3.) And when we let the current die down, this net EM momentum produces net momentum in the form of the Lorentz Force on the charge. Correct?

Answers to the above assertions would most certainly help me understanding your position on the matter. Thanks
 
  • #15
"The external force that keep charge stationary w.r.t the loop, supposedly produces the EM momentum when setting up the static charge-current setup. So, does it mean that, if there were NO external force there would not be any EM momentum?"

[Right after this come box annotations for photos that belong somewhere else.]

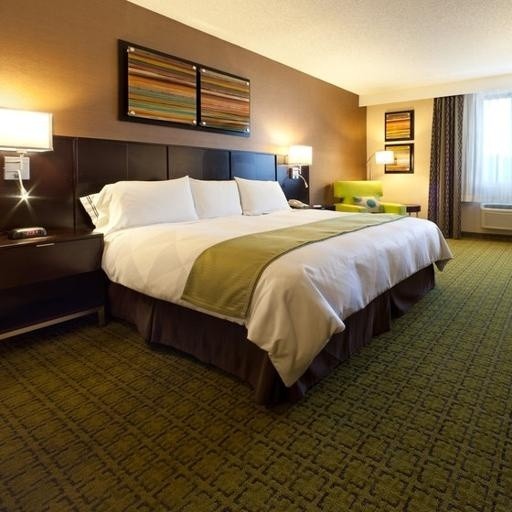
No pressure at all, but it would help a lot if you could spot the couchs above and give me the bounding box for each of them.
[334,180,406,215]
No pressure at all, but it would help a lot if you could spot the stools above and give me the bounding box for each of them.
[407,205,420,219]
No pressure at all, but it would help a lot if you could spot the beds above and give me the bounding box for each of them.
[71,136,453,404]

No. In the absence of an external force to hold the charge in place, the charge would acquire momentum and the EM field would acquire equal and opposite momentum. The total momentum would then be zero, conserving momentum.
The answers to 1, 2, and 3 are all yes.
 
  • #16
But how come you get to choose when to use 'conservation of angular momentum' and when to not use, that is, in one case you have net momentum(EM) and nothing is moving and nobody complains about the violation of conservation of momentum, whereas in the other situation, when the current dies down and charge starts moving, you chose to use conservation of momentum to cancel the EM momentum by the mechanical momentum of moving charge(due to Lorentz force).
 
  • #17
External force = rate of change of momentum.
In your 1,2,3:
1. With no external force the mechanical momentum of the charge and the EM momentum add up to zero, conserving momentum.
2. With an external force holding the charge in place,tum the external force produces the EM momentum by
F=dP/dt.
3. If the current dies down (after (2) above), the EM momentum is transferred to the charge, conserving momentum.
 
  • #18
Well the point is, the system with net non-zero momentum has the non-moving center of energy. That is, there is NO way to detect the EM Momentum, it is abstract in a sense that, it is supposed to be there but nothing is moving.
 
  • #19
Your question (3) detects EM momentum when it is transferred to the charge.
What is detection? Do you want to hold it in your hands?
That is how neutrinos are detected.
EM momentum is as real as neutrinos.
 
  • #20
Well, just do an experiment and show me, that while the charge is moving the loop is stationary, and then it can be considered as a detection of EM momentum.

Just do the simple experiment, and show us that a part of a charge-current system can move spontaneously when the current dies down, without moving any other part of the system, and may be it would be believable that center of energy theorem does not apply to EM Momentum.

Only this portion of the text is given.